I reminded myself: "love isn't a feeling." Thanks Progo. Love is BEING. emotions are things like fear and anger and mania and all that garbage. Social mode. but my true self is love. remember that. all the other garbage is not.
First Tumblr post i saw this morning was:
"Self pity is ungodly. it is sin, and sin separates you from God."
...i've been feeling too much of that lately, about trauma. "why did this happen to me. why does this KEEP happening to me. why can't i escape from this stupid topic, why does it keep shoving itself back into my life, why did i have to gain weight and get ugly and whorish all over again, why am i back in this hell that i can no longer starve myself out of?" miserable, furious, weeping from rage and fear, but... emotions. self-pity. not the "true" me, and not honoring God either.
need to trust Him even in this. self-pity rumination is indeed separating me from him because then i'm not praying, i'm just hurting. i'm preoccupied with my own suffering to the point where it's blinding me. i'm so upset over the wound that i'm not focusing on healing it, not really, or helping others heal from similar wounds. and i'm not holding on to hope, when i do that. definitely a harsh but much-needed rebuke here.
Youversion Bible reflection for the day said:
If our heart feels messy and broken, psalm 34 says God is near to you.

WORK ITEM A: Copy the stretch of the journal entry on self-pity and faith from "need to trust" through "much-needed rebuke here.", word for word.
WORK ITEM B: Write the next part of the journal entry on self-pity and faith, picking up right after its last sentence.

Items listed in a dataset
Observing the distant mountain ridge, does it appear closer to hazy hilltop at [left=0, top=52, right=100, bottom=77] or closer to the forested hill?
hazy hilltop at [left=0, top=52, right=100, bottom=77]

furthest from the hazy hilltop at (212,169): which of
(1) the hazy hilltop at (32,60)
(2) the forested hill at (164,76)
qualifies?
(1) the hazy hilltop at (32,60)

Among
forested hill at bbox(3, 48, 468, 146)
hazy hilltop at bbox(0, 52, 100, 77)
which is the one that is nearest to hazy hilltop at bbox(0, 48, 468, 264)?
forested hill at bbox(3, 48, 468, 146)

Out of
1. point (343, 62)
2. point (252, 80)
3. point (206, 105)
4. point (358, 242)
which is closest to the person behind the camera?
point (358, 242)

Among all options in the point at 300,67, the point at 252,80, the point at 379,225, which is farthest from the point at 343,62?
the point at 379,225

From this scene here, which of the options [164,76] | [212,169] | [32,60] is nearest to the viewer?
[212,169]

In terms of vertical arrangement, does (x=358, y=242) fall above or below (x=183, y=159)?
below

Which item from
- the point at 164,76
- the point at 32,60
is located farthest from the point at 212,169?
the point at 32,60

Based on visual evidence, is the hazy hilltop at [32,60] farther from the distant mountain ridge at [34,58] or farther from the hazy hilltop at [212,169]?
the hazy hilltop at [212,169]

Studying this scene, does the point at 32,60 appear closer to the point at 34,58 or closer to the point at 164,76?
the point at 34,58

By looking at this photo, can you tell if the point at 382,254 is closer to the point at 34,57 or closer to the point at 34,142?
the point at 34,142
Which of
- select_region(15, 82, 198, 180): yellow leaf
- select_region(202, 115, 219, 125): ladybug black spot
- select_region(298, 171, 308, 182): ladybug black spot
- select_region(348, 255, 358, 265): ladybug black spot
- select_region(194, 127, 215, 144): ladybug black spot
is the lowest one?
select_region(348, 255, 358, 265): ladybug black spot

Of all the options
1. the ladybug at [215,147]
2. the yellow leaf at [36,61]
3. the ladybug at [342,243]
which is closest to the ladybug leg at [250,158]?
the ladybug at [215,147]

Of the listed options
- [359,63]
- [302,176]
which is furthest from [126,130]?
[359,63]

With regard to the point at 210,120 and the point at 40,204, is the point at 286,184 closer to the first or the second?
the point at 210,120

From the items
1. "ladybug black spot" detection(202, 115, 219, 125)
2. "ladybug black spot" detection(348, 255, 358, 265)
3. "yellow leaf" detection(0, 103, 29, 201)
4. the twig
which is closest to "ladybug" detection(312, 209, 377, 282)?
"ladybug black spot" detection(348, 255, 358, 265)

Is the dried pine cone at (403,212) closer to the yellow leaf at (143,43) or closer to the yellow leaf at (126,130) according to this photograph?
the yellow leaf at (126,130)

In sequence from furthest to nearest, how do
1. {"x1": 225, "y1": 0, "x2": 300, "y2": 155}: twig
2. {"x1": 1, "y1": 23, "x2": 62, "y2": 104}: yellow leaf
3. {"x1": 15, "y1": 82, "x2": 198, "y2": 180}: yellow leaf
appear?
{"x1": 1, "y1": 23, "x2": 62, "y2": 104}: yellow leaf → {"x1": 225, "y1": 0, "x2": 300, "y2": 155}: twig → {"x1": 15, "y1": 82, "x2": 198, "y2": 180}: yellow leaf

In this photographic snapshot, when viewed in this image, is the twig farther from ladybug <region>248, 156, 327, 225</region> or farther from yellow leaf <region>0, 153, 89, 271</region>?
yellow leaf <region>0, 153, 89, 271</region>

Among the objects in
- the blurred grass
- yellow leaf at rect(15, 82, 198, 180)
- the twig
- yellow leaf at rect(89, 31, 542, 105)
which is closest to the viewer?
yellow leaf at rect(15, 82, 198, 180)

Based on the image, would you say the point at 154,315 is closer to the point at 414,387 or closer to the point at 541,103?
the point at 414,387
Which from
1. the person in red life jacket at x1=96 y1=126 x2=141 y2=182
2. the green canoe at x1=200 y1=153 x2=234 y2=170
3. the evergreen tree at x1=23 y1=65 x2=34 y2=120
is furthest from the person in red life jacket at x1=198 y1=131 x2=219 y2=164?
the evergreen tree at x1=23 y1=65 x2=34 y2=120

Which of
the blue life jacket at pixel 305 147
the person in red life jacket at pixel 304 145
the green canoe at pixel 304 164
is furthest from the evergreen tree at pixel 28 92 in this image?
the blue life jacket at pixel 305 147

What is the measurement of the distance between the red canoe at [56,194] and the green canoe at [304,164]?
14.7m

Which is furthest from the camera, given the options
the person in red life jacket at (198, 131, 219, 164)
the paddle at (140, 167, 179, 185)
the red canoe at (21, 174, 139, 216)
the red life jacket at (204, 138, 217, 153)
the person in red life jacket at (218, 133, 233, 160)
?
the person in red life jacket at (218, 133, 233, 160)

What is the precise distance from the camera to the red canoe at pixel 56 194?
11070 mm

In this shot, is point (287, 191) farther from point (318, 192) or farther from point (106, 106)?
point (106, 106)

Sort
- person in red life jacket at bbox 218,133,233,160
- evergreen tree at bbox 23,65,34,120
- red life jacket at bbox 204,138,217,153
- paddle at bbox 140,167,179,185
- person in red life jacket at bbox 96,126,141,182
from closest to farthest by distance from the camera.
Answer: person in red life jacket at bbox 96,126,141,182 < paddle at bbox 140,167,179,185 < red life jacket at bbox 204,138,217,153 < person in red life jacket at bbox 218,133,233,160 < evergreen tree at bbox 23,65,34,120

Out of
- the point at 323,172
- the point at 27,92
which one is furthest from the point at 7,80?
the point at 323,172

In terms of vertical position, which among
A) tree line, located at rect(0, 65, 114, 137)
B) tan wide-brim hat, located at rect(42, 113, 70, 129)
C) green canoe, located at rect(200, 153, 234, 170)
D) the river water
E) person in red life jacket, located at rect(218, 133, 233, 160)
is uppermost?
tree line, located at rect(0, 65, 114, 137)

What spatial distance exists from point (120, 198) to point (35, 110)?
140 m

FINAL ANSWER A:
need to trust Him even in this. self-pity rumination is indeed separating me from him because then i'm not praying, i'm just hurting. i'm preoccupied with my own suffering to the point where it's blinding me. i'm so upset over the wound that i'm not focusing on healing it, not really, or helping others heal from similar wounds. and i'm not holding on to hope, when i do that. definitely a harsh but much-needed rebuke here.

FINAL ANSWER B:
If our heart is divided, wanting to be close to God yet resisting Him, pray psalm 139. Let God show you "what you're worshiping next to Him." Then pray psalm 86: "unite my heart."
...gotta reflect on that first one a lot. a clarification because i'm roughly familiar with that biblical phrase: a "broken heart" in scripture means a heart crushed by the hand of God. it means that i am broken with sorrow and contrition, weeping for my sins, and keenly aware of them THROUGH the mess and shattering, which God Himself orchestrated to humble us and bring us to such an awareness. therefore, when we recognize His power in this, and our own weakness, the hope is that we would cry out to Him for help and salvation, and He is near. He is listening and waiting. a note: this only happens BECAUSE our heart is broken. it is possible to suffer and NOT have a broken heart over it! that's obstinacy and pride. but... when we are humbled, and our hearts crumble from the weight of our mistakes, we can't help but weep and look upwards. that's what this verse means.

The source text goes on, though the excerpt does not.